* **Exercise instructions**:
A) In the forum thread about a Top N sales query, list every distinct salesperson name that appears in the test data inserted into the temporary table.
B) From the forum thread about a Top N sales query, repeat everything from "Thanks for the" down to "expected output please.".

Query for Top N for large amount of data

Question

Post reply

Query for Top N for large amount of data

eltontodd

SSC Journeyman

Points: 94
More actions
March 24, 2008 at 2:07 pm

#188384

I have a database that has 5M rows of data in it. The table is setup as such:
Invoice Table
Date
Salesperson
State
Cost
We are trying to get a query that shows the 5 sales people with the most total sales $ PER STATE. There are multiple entries per sales person per state.
Thanks for the help.

Viewing 7 posts - 1 through 7 (of 7 total)

You must be logged in to reply to this topic. Login to reply

Gail Shaw SSC Guru Points: 1004514 More actions · Answer 1

Could you post the table's create script, some sample data and expected output please.

See here - Forum Etiquette: How to post data/code on a forum to get the best help[/url]

Thanks

Edit: And the index definitions as well please, since it's a fairly large set of data

Gail Shaw
Microsoft Certified Master: SQL Server, MVP, M.Sc (Comp Sci)
SQL In The Wild: Discussions on DB performance with occasional diversions into recoverability

We walk in the dark places no others will enter
We stand on the bridge and no one may pass

eltontodd SSC Journeyman Points: 94 More actions · Answer 2

--===== Create the test table with

CREATE TABLE #mytable

(

Date DATETIME,

SalesPerson char(100),

State char(2),

Cost float

)

--===== Insert the test data into the test table

INSERT INTO #mytable

(Date, SalesPerson, State, Cost)

SELECT 'Oct 17 2007 12:00AM','John','AL','235.43' UNION ALL

SELECT 'Oct 17 2007 12:00AM','Joe','OK','432.25' UNION ALL

SELECT 'Oct 17 2007 12:00AM','Joyce','AL','238.98' UNION ALL

SELECT 'Oct 17 2007 12:00AM','John','AL','111.12' UNION ALL

SELECT 'Oct 17 2007 12:00AM','Joe','OK','267.98' UNION ALL

SELECT 'Oct 17 2007 12:00AM','Joyce','OK','367.98' UNION ALL

SELECT 'Oct 17 2007 12:00AM','John','OK','67.98' UNION ALL

SELECT 'Oct 17 2007 12:00AM','Joe','AL','267.98' UNION ALL

SELECT 'Oct 17 2007 12:00AM','Fred','OK','79.98' UNION ALL

SELECT 'Oct 17 2007 12:00AM','Moe','OK','7.98' UNION ALL

SELECT 'Oct 17 2007 12:00AM','Joe','AL','167.98' UNION ALL

SELECT 'Oct 17 2007 12:00AM','Moe','AL','37.98' UNION ALL

SELECT 'Oct 17 2007 12:00AM','Joyce','OK','987.45'

--====================== Expected Result (Top 3 instead of Top 5)

SalesPerson TotalSales State

Joe 435.96 AL

John 346.55 AL

Joyce 238.98 AL

Joyce 1355.43 OK

Joe 700.23 OK

Fred 79.78 OK

At this point, there are no indexes on the table.

Matt Miller (4) SSC Guru Points: 124210 More actions · Answer 3

You're definitely going to need indexing. Recommend state, salesperson with an include for cost

;with firstCte as (

select salesperson,

[state],

sum(cost) totsales

from #mytable

group by salesperson,

[state] ),

SecondCTE as (

select *,

Row_number() over (partition by state order by totsales desc) RN

from firstCTE)

* **Data provided**:
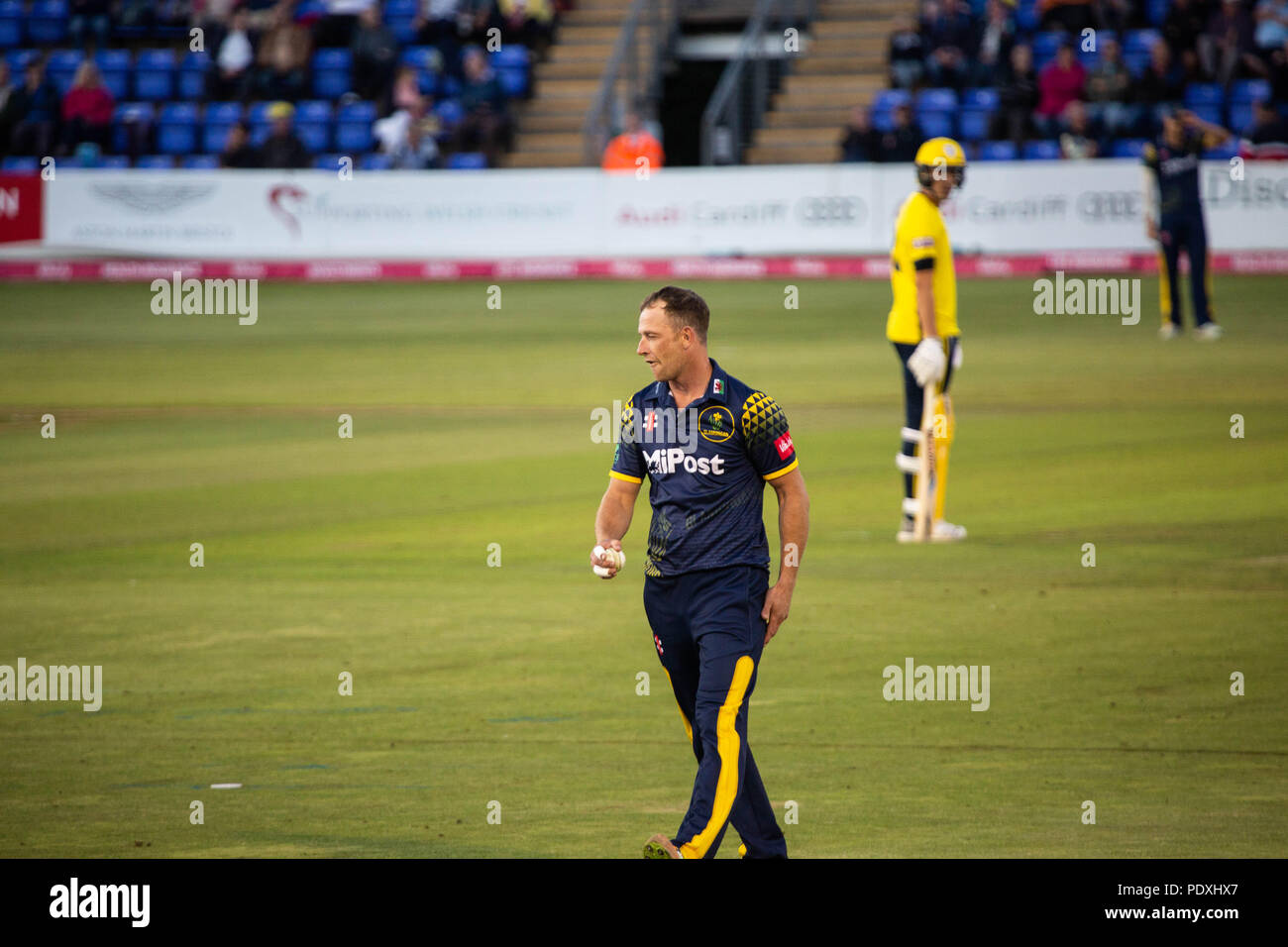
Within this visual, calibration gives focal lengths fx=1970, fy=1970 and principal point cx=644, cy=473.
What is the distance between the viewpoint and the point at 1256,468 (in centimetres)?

* **Answers in order**:
A) John, Joe, Joyce, Fred, Moe

B)
Thanks for the help.

Viewing 7 posts - 1 through 7 (of 7 total)

You must be logged in to reply to this topic. Login to reply

Gail Shaw SSC Guru Points: 1004514 More actions · Answer 1

Could you post the table's create script, some sample data and expected output please.